• PROMPT: Put the rows below into a numbered list, from the line containing "Does pixel 3" through the end of the rows, leaving out blank lines.

• EXCERPTED RECORDS:
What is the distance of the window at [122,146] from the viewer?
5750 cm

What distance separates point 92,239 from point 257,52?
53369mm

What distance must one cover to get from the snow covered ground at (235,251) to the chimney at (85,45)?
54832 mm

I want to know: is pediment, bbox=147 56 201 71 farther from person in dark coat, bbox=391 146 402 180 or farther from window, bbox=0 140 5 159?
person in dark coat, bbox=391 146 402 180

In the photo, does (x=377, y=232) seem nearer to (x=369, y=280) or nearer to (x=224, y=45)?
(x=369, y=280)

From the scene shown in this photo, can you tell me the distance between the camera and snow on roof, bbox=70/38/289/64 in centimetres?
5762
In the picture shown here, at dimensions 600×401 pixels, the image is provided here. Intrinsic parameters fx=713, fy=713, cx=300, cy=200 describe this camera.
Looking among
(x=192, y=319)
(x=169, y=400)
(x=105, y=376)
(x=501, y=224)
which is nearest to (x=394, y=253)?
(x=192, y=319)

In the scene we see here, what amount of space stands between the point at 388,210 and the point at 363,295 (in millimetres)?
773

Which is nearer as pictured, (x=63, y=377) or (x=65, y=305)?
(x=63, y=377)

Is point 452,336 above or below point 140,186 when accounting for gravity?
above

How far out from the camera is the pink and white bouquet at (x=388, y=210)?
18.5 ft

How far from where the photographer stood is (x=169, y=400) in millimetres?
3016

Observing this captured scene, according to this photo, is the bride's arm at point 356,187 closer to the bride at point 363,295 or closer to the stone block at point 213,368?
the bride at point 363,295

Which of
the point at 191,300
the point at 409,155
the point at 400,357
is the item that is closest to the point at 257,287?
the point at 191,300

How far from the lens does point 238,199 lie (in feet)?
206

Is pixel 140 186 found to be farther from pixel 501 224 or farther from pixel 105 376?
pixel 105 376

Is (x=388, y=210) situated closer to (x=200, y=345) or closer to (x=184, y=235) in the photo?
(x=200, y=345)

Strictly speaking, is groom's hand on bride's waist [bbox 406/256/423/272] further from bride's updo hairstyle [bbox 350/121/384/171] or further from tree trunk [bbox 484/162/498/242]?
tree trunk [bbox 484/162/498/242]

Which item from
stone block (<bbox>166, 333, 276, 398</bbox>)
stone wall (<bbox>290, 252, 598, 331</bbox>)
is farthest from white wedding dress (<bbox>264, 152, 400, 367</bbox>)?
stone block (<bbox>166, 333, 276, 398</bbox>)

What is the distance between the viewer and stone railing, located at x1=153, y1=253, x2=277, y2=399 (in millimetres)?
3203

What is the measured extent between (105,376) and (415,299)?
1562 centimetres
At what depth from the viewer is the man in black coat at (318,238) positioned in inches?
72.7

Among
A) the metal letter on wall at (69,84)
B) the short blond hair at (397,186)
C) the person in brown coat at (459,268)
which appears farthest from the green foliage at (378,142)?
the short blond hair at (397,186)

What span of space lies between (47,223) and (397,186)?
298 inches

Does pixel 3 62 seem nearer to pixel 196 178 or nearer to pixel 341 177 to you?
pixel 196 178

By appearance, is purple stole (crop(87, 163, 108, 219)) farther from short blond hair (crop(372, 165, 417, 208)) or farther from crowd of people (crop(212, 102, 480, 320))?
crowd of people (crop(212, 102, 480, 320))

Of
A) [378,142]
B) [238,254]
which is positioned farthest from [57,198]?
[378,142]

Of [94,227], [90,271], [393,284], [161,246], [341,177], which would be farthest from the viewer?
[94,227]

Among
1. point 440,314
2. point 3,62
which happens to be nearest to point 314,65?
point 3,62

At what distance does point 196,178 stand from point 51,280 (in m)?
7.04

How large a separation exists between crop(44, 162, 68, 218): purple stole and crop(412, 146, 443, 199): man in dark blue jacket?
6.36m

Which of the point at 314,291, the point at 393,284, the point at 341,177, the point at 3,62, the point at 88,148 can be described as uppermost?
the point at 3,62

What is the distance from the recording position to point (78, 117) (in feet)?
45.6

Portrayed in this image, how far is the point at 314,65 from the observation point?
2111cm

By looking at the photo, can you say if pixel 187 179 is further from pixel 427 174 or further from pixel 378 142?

• FULL OUTPUT:
1. Does pixel 3 62 seem nearer to pixel 196 178 or nearer to pixel 341 177 to you?
2. pixel 196 178
3. By appearance, is purple stole (crop(87, 163, 108, 219)) farther from short blond hair (crop(372, 165, 417, 208)) or farther from crowd of people (crop(212, 102, 480, 320))?
4. crowd of people (crop(212, 102, 480, 320))
5. Of
6. A) [378,142]
7. B) [238,254]
8. which is positioned farthest from [57,198]?
9. [378,142]
10. Of [94,227], [90,271], [393,284], [161,246], [341,177], which would be farthest from the viewer?
11. [94,227]
12. Among
13. 1. point 440,314
14. 2. point 3,62
15. which happens to be nearest to point 314,65?
16. point 3,62
17. At what distance does point 196,178 stand from point 51,280 (in m)?
18. 7.04
19. How large a separation exists between crop(44, 162, 68, 218): purple stole and crop(412, 146, 443, 199): man in dark blue jacket?
20. 6.36m
21. Which of the point at 314,291, the point at 393,284, the point at 341,177, the point at 3,62, the point at 88,148 can be described as uppermost?
22. the point at 3,62
23. What is the distance from the recording position to point (78, 117) (in feet)?
24. 45.6
25. Portrayed in this image, how far is the point at 314,65 from the observation point?
26. 2111cm
27. By looking at the photo, can you say if pixel 187 179 is further from pixel 427 174 or further from pixel 378 142?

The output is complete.